Tragically, Ed's agony was needless because plenty of people were willing to help him. Ruth Sparrow of St. Petersburg, Fla., wanted money, so she ran a newspaper ad that read: "Kidney, runs good, $30,000 or best offer." She got a couple of serious calls, she said, but then the newspaper warned her she might be arrested.
Why? Why aren't desperate people allowed to use money as a motivator?
Because other people hate the idea, and since some of those people are in government, they get to lock you up for doing what they hate.
I talked with Steve Rivkin, who joined a waiting list for kidneys when it was "just" 30,000 names long. "I don't think that there's anything wrong with paying money for a kidney transplant," he told me. "I just want a kidney that works!"
Dr. Brian Pereira, former president of the National Kidney Foundation, told me he empathized with Rivkin's need. "The good news," he said, "is that this person can continue on dialysis under the current system, which functions extremely well."

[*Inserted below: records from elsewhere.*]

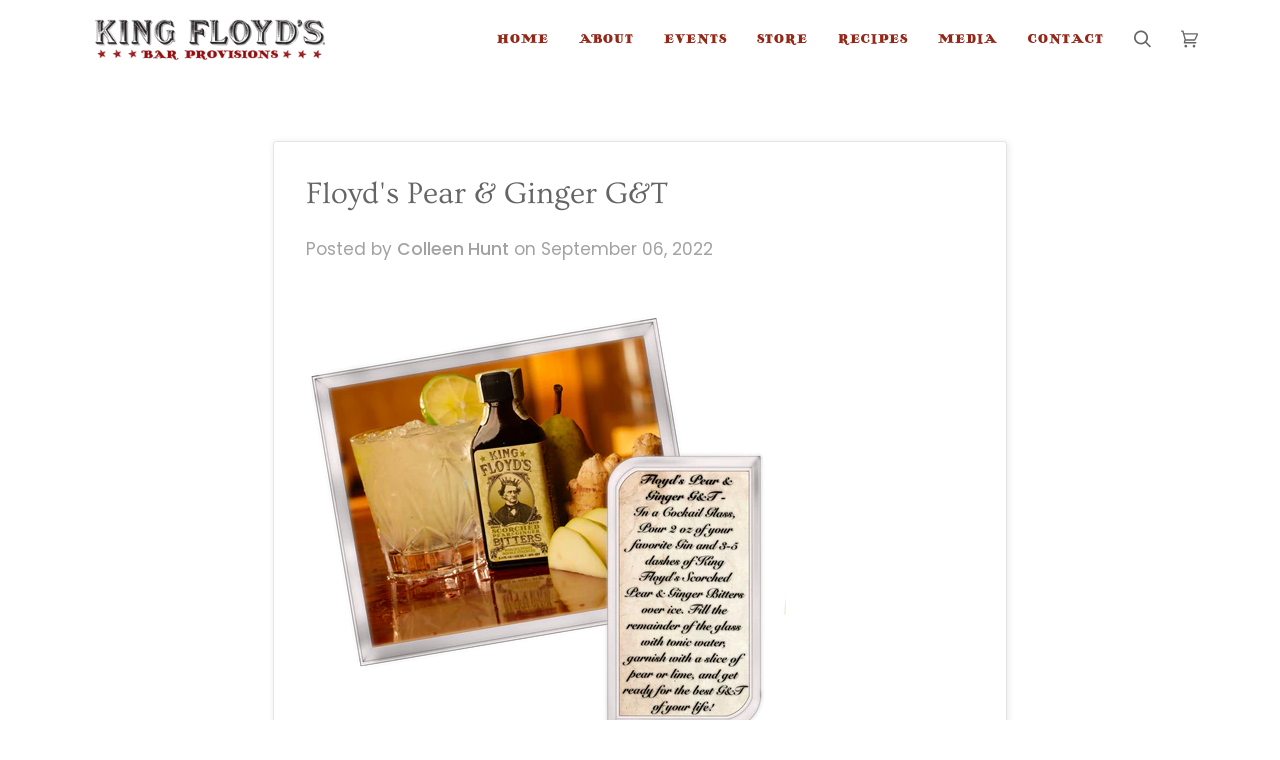

--- FILE ---
content_type: text/css
request_url: https://www.kingfloyds.com/cdn/shop/t/18/assets/font-settings.css?v=501660945748101321759333029
body_size: 443
content:
/** Shopify CDN: Minification failed

Line 89:0 Unexpected "<"
Line 95:0 Unexpected "<"

**/



@font-face {
  font-family: Ovo;
  font-weight: 400;
  font-style: normal;
  font-display: swap;
  src: url("//www.kingfloyds.com/cdn/fonts/ovo/ovo_n4.cbcdfe6a371e62394cce345894111238d5c755fe.woff2?h1=a2luZ2Zsb3lkcy5jb20&h2=a2luZ2Zsb3lkcy5hY2NvdW50Lm15c2hvcGlmeS5jb20&hmac=ec3d904d74293953fca7ea5553897e2b739f1f9d23f9d87749302115b37f4633") format("woff2"),
       url("//www.kingfloyds.com/cdn/fonts/ovo/ovo_n4.45d7366896f09aaf8686b8a5de287b8fbe74e5ee.woff?h1=a2luZ2Zsb3lkcy5jb20&h2=a2luZ2Zsb3lkcy5hY2NvdW50Lm15c2hvcGlmeS5jb20&hmac=f8b6d2ff08cc529223b76a437169f4c679e7e68e5fbaa5adfa63b4db72cd36ea") format("woff");
}

@font-face {
  font-family: Poppins;
  font-weight: 400;
  font-style: normal;
  font-display: swap;
  src: url("//www.kingfloyds.com/cdn/fonts/poppins/poppins_n4.0ba78fa5af9b0e1a374041b3ceaadf0a43b41362.woff2?h1=a2luZ2Zsb3lkcy5jb20&h2=a2luZ2Zsb3lkcy5hY2NvdW50Lm15c2hvcGlmeS5jb20&hmac=0e2262d109aede6242df48fd094641b2bdfca5e978d5edc99308ba506a977f00") format("woff2"),
       url("//www.kingfloyds.com/cdn/fonts/poppins/poppins_n4.214741a72ff2596839fc9760ee7a770386cf16ca.woff?h1=a2luZ2Zsb3lkcy5jb20&h2=a2luZ2Zsb3lkcy5hY2NvdW50Lm15c2hvcGlmeS5jb20&hmac=23152cc184e429ae1d5f6e8e91c6d7690ddbc0f98a8ed36279d77333af84f9f4") format("woff");
}

@font-face {
  font-family: Cabin;
  font-weight: 500;
  font-style: normal;
  font-display: swap;
  src: url("//www.kingfloyds.com/cdn/fonts/cabin/cabin_n5.0250ac238cfbbff14d3c16fcc89f227ca95d5c6f.woff2?h1=a2luZ2Zsb3lkcy5jb20&h2=a2luZ2Zsb3lkcy5hY2NvdW50Lm15c2hvcGlmeS5jb20&hmac=ac70ae5f308501f77075d089a2b241204b78d3cf89376df980dd597bf01a9c97") format("woff2"),
       url("//www.kingfloyds.com/cdn/fonts/cabin/cabin_n5.46470cf25a90d766aece73a31a42bfd8ef7a470b.woff?h1=a2luZ2Zsb3lkcy5jb20&h2=a2luZ2Zsb3lkcy5hY2NvdW50Lm15c2hvcGlmeS5jb20&hmac=0b5c923774377dbd79dc80feb519e6a9bf9ca710829993303c33e4331093ec69") format("woff");
}





  @font-face {
  font-family: Cabin;
  font-weight: 600;
  font-style: normal;
  font-display: swap;
  src: url("//www.kingfloyds.com/cdn/fonts/cabin/cabin_n6.c6b1e64927bbec1c65aab7077888fb033480c4f7.woff2?h1=a2luZ2Zsb3lkcy5jb20&h2=a2luZ2Zsb3lkcy5hY2NvdW50Lm15c2hvcGlmeS5jb20&hmac=1e9c5c1b6902b0ce23518a6880b7d3ab3a54b20cd8d48ee683939a6d08dedacd") format("woff2"),
       url("//www.kingfloyds.com/cdn/fonts/cabin/cabin_n6.6c2e65d54c893ad9f1390da3b810b8e6cf976a4f.woff?h1=a2luZ2Zsb3lkcy5jb20&h2=a2luZ2Zsb3lkcy5hY2NvdW50Lm15c2hvcGlmeS5jb20&hmac=64753949d4a4e1f66bfb5480250916b80341eb2b41febd39d4ae778d4245a1ec") format("woff");
}




  @font-face {
  font-family: Poppins;
  font-weight: 500;
  font-style: normal;
  font-display: swap;
  src: url("//www.kingfloyds.com/cdn/fonts/poppins/poppins_n5.ad5b4b72b59a00358afc706450c864c3c8323842.woff2?h1=a2luZ2Zsb3lkcy5jb20&h2=a2luZ2Zsb3lkcy5hY2NvdW50Lm15c2hvcGlmeS5jb20&hmac=0096e5ba3532edd4e6012d7ae992b840c4fdaf8211a8647cb31b07a89e9737b0") format("woff2"),
       url("//www.kingfloyds.com/cdn/fonts/poppins/poppins_n5.33757fdf985af2d24b32fcd84c9a09224d4b2c39.woff?h1=a2luZ2Zsb3lkcy5jb20&h2=a2luZ2Zsb3lkcy5hY2NvdW50Lm15c2hvcGlmeS5jb20&hmac=8f5bbc428c5a4298e5387306890d7da34f499893d80e2308badc4ac6198517fe") format("woff");
}







  @font-face {
  font-family: Poppins;
  font-weight: 400;
  font-style: italic;
  font-display: swap;
  src: url("//www.kingfloyds.com/cdn/fonts/poppins/poppins_i4.846ad1e22474f856bd6b81ba4585a60799a9f5d2.woff2?h1=a2luZ2Zsb3lkcy5jb20&h2=a2luZ2Zsb3lkcy5hY2NvdW50Lm15c2hvcGlmeS5jb20&hmac=17ddff8d6bdc4390ea0591c05319f3f639907c103bee37d1680ce0bf61ab42f0") format("woff2"),
       url("//www.kingfloyds.com/cdn/fonts/poppins/poppins_i4.56b43284e8b52fc64c1fd271f289a39e8477e9ec.woff?h1=a2luZ2Zsb3lkcy5jb20&h2=a2luZ2Zsb3lkcy5hY2NvdW50Lm15c2hvcGlmeS5jb20&hmac=a529648011c119045d0100c4ac1959af3472b18c414552757742f2df3aa45c0f") format("woff");
}



  @font-face {
  font-family: Poppins;
  font-weight: 500;
  font-style: italic;
  font-display: swap;
  src: url("//www.kingfloyds.com/cdn/fonts/poppins/poppins_i5.6acfce842c096080e34792078ef3cb7c3aad24d4.woff2?h1=a2luZ2Zsb3lkcy5jb20&h2=a2luZ2Zsb3lkcy5hY2NvdW50Lm15c2hvcGlmeS5jb20&hmac=23fe273ffe9bc5785a98ccc86c858028bd25244eb9c2afe67064c9ed7da3b6fe") format("woff2"),
       url("//www.kingfloyds.com/cdn/fonts/poppins/poppins_i5.a49113e4fe0ad7fd7716bd237f1602cbec299b3c.woff?h1=a2luZ2Zsb3lkcy5jb20&h2=a2luZ2Zsb3lkcy5hY2NvdW50Lm15c2hvcGlmeS5jb20&hmac=c8de1b8d0fe41c0bf332df7d18762db86012fe68dd2c3d8e2ff4f95c6fbcfdb2") format("woff");
}


<style>
@font-face {
  font-family: "Antique";
  src: url("AntiqueNo14.woff2") format("woff2"),
      url("AntiqueNo14.woff") format("woff");
}
</style>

Seventeen deaths per day is a system functioning "extremely well"? When I challenged him about that, he said poor people would be vulnerable to "exploitation" if there were an open market for kidneys.
I found pictures of men from the Philippines who'd exchanged a kidney for just $1,000. They posed on a beach, showing their scars. Such pictures make wealthy Americans say, "These poor people were exploited! They risked their lives for just $1,000."
But what gives us the right to decide for them? No one forced them. They wanted the $1,000 more than they wanted two kidneys. To say the poor are too desperate to resist a dangerous temptation is patronizing. Poor people are entitled to run their own lives, too.
Steve posted an ad online, and soon people from all over the world were calling to sell him a kidney. Pereira says sternly, "That's where we have to step in."
No, doctor, that's where you have to step aside. Like many anointed experts, Dr. Pereira thinks he and others like him — "the government, the professional societies who help the government make the right policies" — have to make our decisions for us. But that conceit condemns people to suffer and die — as Steve Rivkin did.
Government and professional societies have no right to do that. They don't own your body. You do.
Al Gore may think that it is moral that if he and enough others who agree with him can get elected, they get to make your decisions. But that way lies death, if you need a kidney — and deprivation if you need anything else he and his comrades don't want you to have. There's a better, truer morality: the morality of the Founders, who held it to be self-evident that each of us had the rights to life and liberty — that each of us owned, and had the right to strive to preserve and enjoy, our own life.